Capítulo 37: Por Um Triz
No momento em que Brian se encontrava perdido, sem saber o que iria enfrentar a seguir, uma voz feminina mecânica, desprovida de qualquer emoção, ecoou dos quatro cantos do cômodo: “Funcionário Brian, identidade confirmada. Por favor, entre dentro de cinco segundos no aparelho de detecção de raios de anomalia número 009.”
Assim que a voz robótica terminou, um equipamento no interior da sala, semelhante a uma máquina de tomografia, projetou uma luz verde, delimitando um espaço no chão. Simultaneamente, a mesma voz mecânica iniciou uma contagem regressiva: “5... 4...”
Brian engoliu em seco, não hesitou e caminhou rapidamente até a área iluminada pela luz verde. Seu coração disparou, repleto de uma sensação de impotência diante do destino. Naquele instante, ele ansiava por poder.
Ao adentrar o espaço do raio verde, a contagem cessou. Toda a sala iniciou uma vibração de baixa frequência.
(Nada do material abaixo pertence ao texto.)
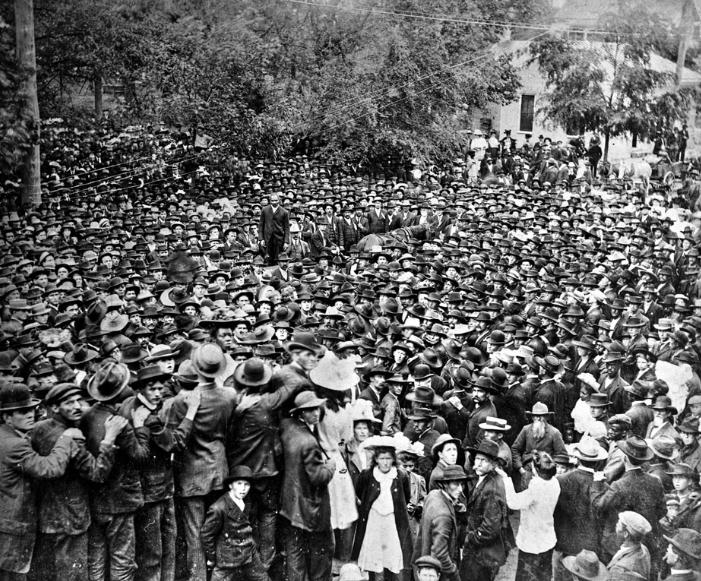 Multidão se reúne para testemunhar o enforcamento de Henry Campbell, julgado e condenado por assassinar uma mulher e sua filha. Ele está de pé ao centro vestindo um terno escuro, Georgia, 1908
O zumbido era tão intenso que irritava profundamente Brian. Ao mesmo tempo, feixes de luz amarela se transformaram em uma malha, cruzando incessantemente seu corpo, como se o escaneassem e examinassem. Quando esses raios penetraram seu interior, uma substância escura, quase negra, de tom vermelho profundo, começou a emergir, sendo forçada a se misturar aos feixes amarelos, tingindo-os de um amarelo escuro, que logo se tornou um marrom terroso, atravessando novamente seu corpo.
Esses feixes terrosos, misturados aos demais amarelos, eram quase imperceptíveis. Com sua percepção aumentada, Brian registrou cada mudança, gravando-as em sua mente através do canto dos olhos. Contudo, seu estado físico e mental era cada vez pior. Não sabia o que eram aqueles feixes, mas ao atravessarem seu corpo, pareciam milhares de agulhas invisíveis penetrando sua carne, junto ao ruído irritante da máquina, tornando tudo insuportável.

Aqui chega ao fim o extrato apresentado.